• Question: How do you find a cure or vaccines to a virus?

    Asked by to Bethany, Hannah, Keith, Peter, Ramya on 23 Jun 2014. This question was also asked by .
    • Photo: Peter Elliott

      Peter Elliott answered on 23 Jun 2014:


      One way of making a vaccine for a virus is to modify (attenuate) the virus so that it no longer causes an infection when it enters your body. This could be achieved by growing the virus in a special way in a lab. You could also kill the virus and inject the dead virus into the body.

      It is also possible to inject a person by inactivated toxins so that the body can build up an immunity to the toxin to prevent the virus causing a severe reaction.

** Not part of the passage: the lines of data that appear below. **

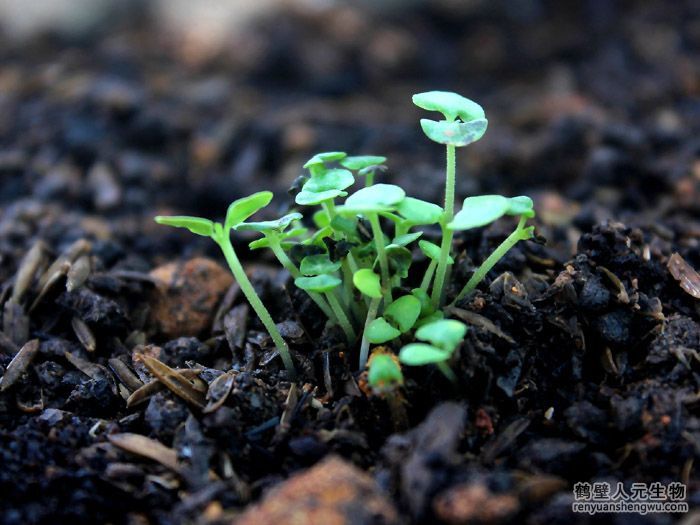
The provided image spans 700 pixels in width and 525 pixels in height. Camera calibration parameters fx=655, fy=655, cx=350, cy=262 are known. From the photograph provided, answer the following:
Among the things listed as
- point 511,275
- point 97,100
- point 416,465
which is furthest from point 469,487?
point 97,100

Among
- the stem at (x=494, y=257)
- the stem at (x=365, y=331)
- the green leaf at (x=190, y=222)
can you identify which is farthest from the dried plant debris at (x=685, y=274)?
the green leaf at (x=190, y=222)

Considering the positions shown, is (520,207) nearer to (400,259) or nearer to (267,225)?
(400,259)

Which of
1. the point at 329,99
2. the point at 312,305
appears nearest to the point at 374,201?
the point at 312,305

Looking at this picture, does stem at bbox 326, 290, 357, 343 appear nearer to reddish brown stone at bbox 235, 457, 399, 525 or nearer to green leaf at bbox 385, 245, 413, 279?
green leaf at bbox 385, 245, 413, 279

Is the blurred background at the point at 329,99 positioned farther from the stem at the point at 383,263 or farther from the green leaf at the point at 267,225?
the green leaf at the point at 267,225

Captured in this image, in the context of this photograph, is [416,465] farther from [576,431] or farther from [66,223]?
[66,223]

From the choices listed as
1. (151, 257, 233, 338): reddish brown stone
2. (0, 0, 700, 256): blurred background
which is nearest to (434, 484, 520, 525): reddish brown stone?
(151, 257, 233, 338): reddish brown stone
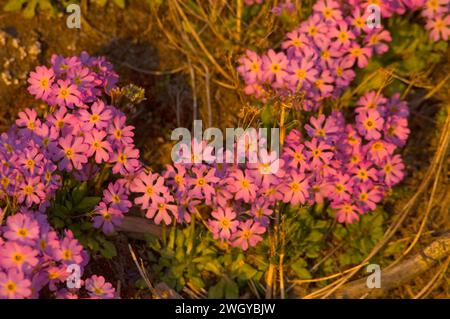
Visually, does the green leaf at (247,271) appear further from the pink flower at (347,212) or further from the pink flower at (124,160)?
the pink flower at (124,160)

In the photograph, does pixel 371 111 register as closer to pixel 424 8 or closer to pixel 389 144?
pixel 389 144

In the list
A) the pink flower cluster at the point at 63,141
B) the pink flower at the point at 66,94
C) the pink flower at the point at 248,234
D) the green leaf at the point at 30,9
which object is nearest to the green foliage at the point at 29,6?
the green leaf at the point at 30,9

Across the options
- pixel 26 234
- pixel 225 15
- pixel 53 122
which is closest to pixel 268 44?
pixel 225 15

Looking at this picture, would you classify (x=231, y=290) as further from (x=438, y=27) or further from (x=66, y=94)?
(x=438, y=27)

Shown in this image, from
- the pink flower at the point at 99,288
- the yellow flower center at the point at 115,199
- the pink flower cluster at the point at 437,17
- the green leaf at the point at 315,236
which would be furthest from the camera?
the pink flower cluster at the point at 437,17

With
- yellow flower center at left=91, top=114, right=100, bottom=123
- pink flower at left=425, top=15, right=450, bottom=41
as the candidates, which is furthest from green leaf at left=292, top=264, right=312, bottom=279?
pink flower at left=425, top=15, right=450, bottom=41

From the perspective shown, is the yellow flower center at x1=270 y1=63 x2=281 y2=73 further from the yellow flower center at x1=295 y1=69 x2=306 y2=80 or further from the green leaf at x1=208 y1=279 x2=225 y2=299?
the green leaf at x1=208 y1=279 x2=225 y2=299

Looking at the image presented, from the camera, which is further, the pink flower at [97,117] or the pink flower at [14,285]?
the pink flower at [97,117]
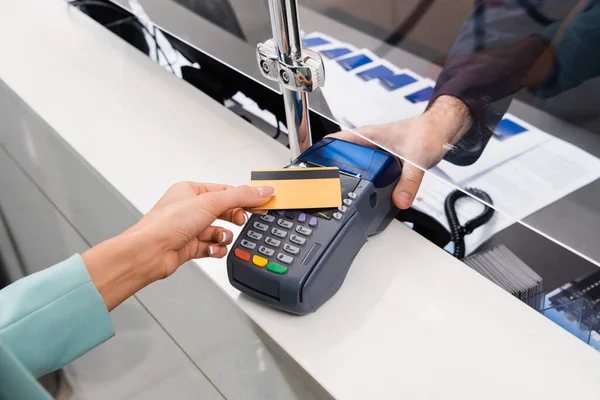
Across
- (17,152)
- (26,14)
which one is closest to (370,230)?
(17,152)

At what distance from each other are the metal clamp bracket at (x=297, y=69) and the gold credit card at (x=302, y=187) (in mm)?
96

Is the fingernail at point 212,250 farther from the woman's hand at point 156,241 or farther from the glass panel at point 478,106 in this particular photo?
the glass panel at point 478,106

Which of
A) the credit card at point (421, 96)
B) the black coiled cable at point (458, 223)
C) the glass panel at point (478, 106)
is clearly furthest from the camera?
the black coiled cable at point (458, 223)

      The following website gives a list of viral vaccines that are currently in use http://www.historyofvaccines.org/content/articles/different-types-vaccines

    • Photo: Bethany Dearlove

      Bethany Dearlove answered on 25 Jun 2014:


      Peter has given great examples of how we create vaccines. For both vaccine and cure development, we can take a look at the genetic sequence to help. The sequence can help us predict which parts of the virus genome codes for the important proteins involved in virus-host interaction and reproduction. We can then design vaccines and treatments to target these. We can also identify area that undergo a lot of mutations (often known as hypervariable regions) which we might want to avoid targeting, as the sequence and therefore resulting proteins will quite possibly change, and with the result that the designed vaccine or treatment will not work for very long.